Un reto polar de 102 años completado con éxito

Saunders y L'Herpiniere completan con éxito un periplo histórico de ida y vuelta al polo sur.
Ben Saunders y Tarka L'Herpiniere posan para un selfie en el polo sur
¡Selfie en el polo sur! © www.scottexpedition.com
Por Andy Pag

El capitán Scott dirigió la primera expedición británica al polo sur, en enero 1912, pero todos murieron en el intento.

En 2014, dos exploradores, Ben Saunders y Tarka L’Herpiniere, han conseguido completar el reto que Scott se había impuesto. Para Saunders, que ya había esquiado en solitario en el polo norte, completar la expedición de Scott era un sueño que le había perseguido durante más de diez años. Junto con L’Herpiniere, el pasado mes de octubre decidió enfrentarse a los 2.888km a pie de la proeza fallida de Scott.
 

Ben Saunders y Tarka L'Herpiniere y banderas que marcan el polo sur
Las banderas que marcan el polo sur © www.scottexpedition.com

La pareja recorrió una media de 17 millas al día durante 105 días, enfrentándose a temperaturas que alcanzaron los -46ºC. Arrastraron trineos con todo lo necesario para calentarse, comer y sobrevivir en el polo sur que inicialmente pesaban 200kg cada uno.

En el camino de ida fueron dejando algunos de los víveres necesarios para el trayecto de vuelta y que recuperarían en su momento dado. Su intención era completar el reto sin asistencia exterior, tal y como intentó hacerlo Scott. Incluso cuando llegaron a la estación de investigación Admundsen-Scott, que marca geográficamente el polo sur, dieron media vuelta y siguieron con su aventura, sin romper la rutina diaria, perder tiempo, ni repostar.
 

Ben Saunders y Tarka L'Herpiniere en el polo sur en 2014
El equipo es todo sonrisas en el polo sur © Xenia Brundin

Peter McDowell, que ofrece apoyo logístico para expediciones polares, describió el proyecto como 50% más difícil que cualquier otro proyecto del que haya sido testigo.

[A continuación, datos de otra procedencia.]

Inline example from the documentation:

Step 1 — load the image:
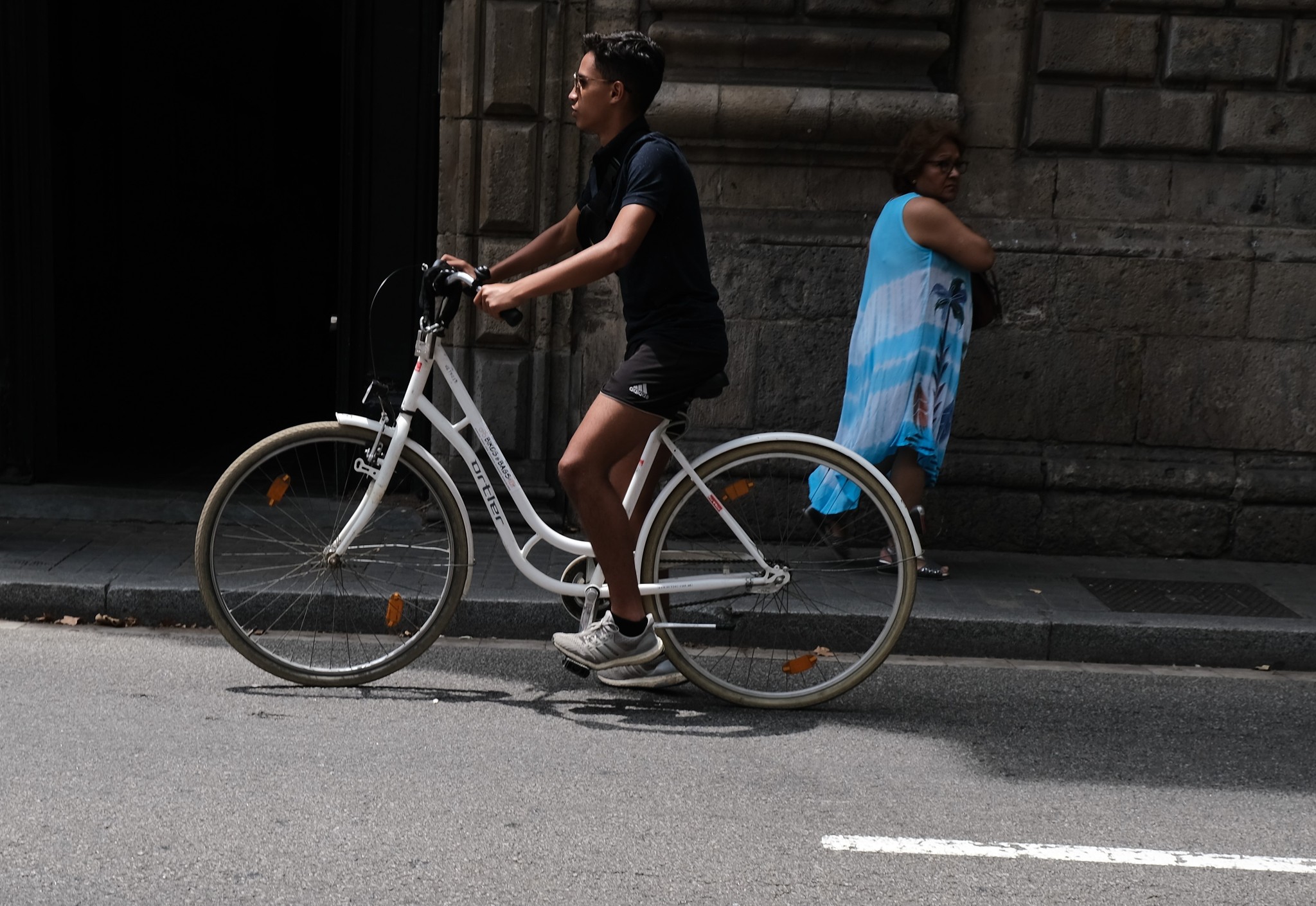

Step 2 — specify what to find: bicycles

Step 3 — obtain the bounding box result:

Desafortunadamente, la ambición de completar el periplo sin apoyo fue imposible el día 60. La pareja se había impuesto la meta ambiciosa de cubrir 42km al día a lo largo de todo el camino de vuelta y espaciaron sus raciones en base a ese cálculo. El ritmo acelerado pasó factura y no consiguieron mantener la cadencia prevista lo que les obligó a comer medias raciones y a acortar las noches de descanso. La falta de energía consecuente redujo aún más la marcha. Una semana después, L’Herpiniere mostraba signos de hipotermia y con tan sólo media ración restante antes de llegar al siguiente stock de comida del camino, a 70km, Saunders tuvo que pedir ayuda aérea.
 

Saunders y L'Herpiniere al final de su expedición en el Antártico en febrero 2014
La pareja extenuada llega al final de su aventura © Xenia Brundin

En su blog itinerante, Saunders escribió: « Vine aquí para retarme y probar mi valía, para darlo todo por conseguir el reto más difícil que me hubiera impuesto nunca. Y este ha sido el momento crucial, el más importante de todos. No era el instante en el que me hacían una foto en el polo sur sino este en el que me encuentro junto a mi amigo, bajo vientos huracanados, a muchos kilómetros de todo y de nadie. »

No ser capaz de completar la aventura « sin apoyo » hubiese sido una decepción de gran magnitud para los dos protagonistas que empezaron la prueba hace cuatro meses pero, tras haber ido más allá de sus límites físicos, han vuelto con una comprensión nueva de la noción de camaradería además de la consciencia de haber completado algo histórico al finalizar la expedición de Scott con éxito.